- PROBLEM REQUIREMENTS -
Nothing but the data below, returned exactly, should appear in the answer.

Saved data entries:
*****

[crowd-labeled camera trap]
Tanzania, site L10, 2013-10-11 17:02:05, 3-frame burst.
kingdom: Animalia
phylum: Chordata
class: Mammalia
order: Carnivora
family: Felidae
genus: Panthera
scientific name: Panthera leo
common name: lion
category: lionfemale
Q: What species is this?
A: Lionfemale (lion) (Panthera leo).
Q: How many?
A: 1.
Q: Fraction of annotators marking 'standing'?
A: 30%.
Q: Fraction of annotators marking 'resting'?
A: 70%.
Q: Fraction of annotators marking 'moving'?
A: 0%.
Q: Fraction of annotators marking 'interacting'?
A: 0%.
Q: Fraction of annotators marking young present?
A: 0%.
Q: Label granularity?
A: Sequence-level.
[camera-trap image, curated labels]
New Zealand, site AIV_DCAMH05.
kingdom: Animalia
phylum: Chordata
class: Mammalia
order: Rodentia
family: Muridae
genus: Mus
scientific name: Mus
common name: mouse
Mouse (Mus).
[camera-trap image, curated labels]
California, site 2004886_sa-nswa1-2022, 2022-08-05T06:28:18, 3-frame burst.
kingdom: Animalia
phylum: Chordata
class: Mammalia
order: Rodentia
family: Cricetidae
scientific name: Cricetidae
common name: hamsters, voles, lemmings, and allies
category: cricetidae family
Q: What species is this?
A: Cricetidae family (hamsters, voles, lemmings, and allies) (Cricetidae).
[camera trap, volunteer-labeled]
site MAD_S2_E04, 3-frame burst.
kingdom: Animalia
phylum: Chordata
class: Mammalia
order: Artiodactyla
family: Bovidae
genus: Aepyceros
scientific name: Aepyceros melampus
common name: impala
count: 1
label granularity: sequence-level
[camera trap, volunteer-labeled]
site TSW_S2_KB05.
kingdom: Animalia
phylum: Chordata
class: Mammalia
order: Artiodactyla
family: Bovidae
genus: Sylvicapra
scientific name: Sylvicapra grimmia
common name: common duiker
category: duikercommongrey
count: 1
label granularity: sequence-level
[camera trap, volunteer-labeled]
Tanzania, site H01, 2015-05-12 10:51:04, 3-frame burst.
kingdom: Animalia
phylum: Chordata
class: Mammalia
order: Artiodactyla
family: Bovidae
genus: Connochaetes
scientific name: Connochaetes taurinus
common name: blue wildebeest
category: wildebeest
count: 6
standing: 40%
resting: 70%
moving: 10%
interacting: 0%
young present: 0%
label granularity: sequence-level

*****

- ANSWER TO THE EXERCISE -
[crowd-labeled camera trap]
Tanzania, site L10, 2013-10-11 17:02:05, 3-frame burst.
kingdom: Animalia
phylum: Chordata
class: Mammalia
order: Carnivora
family: Felidae
genus: Panthera
scientific name: Panthera leo
common name: lion
category: lionfemale
Q: What species is this?
A: Lionfemale (lion) (Panthera leo).
Q: How many?
A: 1.
Q: Fraction of annotators marking 'standing'?
A: 30%.
Q: Fraction of annotators marking 'resting'?
A: 70%.
Q: Fraction of annotators marking 'moving'?
A: 0%.
Q: Fraction of annotators marking 'interacting'?
A: 0%.
Q: Fraction of annotators marking young present?
A: 0%.
Q: Label granularity?
A: Sequence-level.
[camera-trap image, curated labels]
New Zealand, site AIV_DCAMH05.
kingdom: Animalia
phylum: Chordata
class: Mammalia
order: Rodentia
family: Muridae
genus: Mus
scientific name: Mus
common name: mouse
Mouse (Mus).
[camera-trap image, curated labels]
California, site 2004886_sa-nswa1-2022, 2022-08-05T06:28:18, 3-frame burst.
kingdom: Animalia
phylum: Chordata
class: Mammalia
order: Rodentia
family: Cricetidae
scientific name: Cricetidae
common name: hamsters, voles, lemmings, and allies
category: cricetidae family
Q: What species is this?
A: Cricetidae family (hamsters, voles, lemmings, and allies) (Cricetidae).
[camera trap, volunteer-labeled]
site MAD_S2_E04, 3-frame burst.
kingdom: Animalia
phylum: Chordata
class: Mammalia
order: Artiodactyla
family: Bovidae
genus: Aepyceros
scientific name: Aepyceros melampus
common name: impala
count: 1
label granularity: sequence-level
[camera trap, volunteer-labeled]
site TSW_S2_KB05.
kingdom: Animalia
phylum: Chordata
class: Mammalia
order: Artiodactyla
family: Bovidae
genus: Sylvicapra
scientific name: Sylvicapra grimmia
common name: common duiker
category: duikercommongrey
count: 1
label granularity: sequence-level
[camera trap, volunteer-labeled]
Tanzania, site H01, 2015-05-12 10:51:04, 3-frame burst.
kingdom: Animalia
phylum: Chordata
class: Mammalia
order: Artiodactyla
family: Bovidae
genus: Connochaetes
scientific name: Connochaetes taurinus
common name: blue wildebeest
category: wildebeest
count: 6
standing: 40%
resting: 70%
moving: 10%
interacting: 0%
young present: 0%
label granularity: sequence-level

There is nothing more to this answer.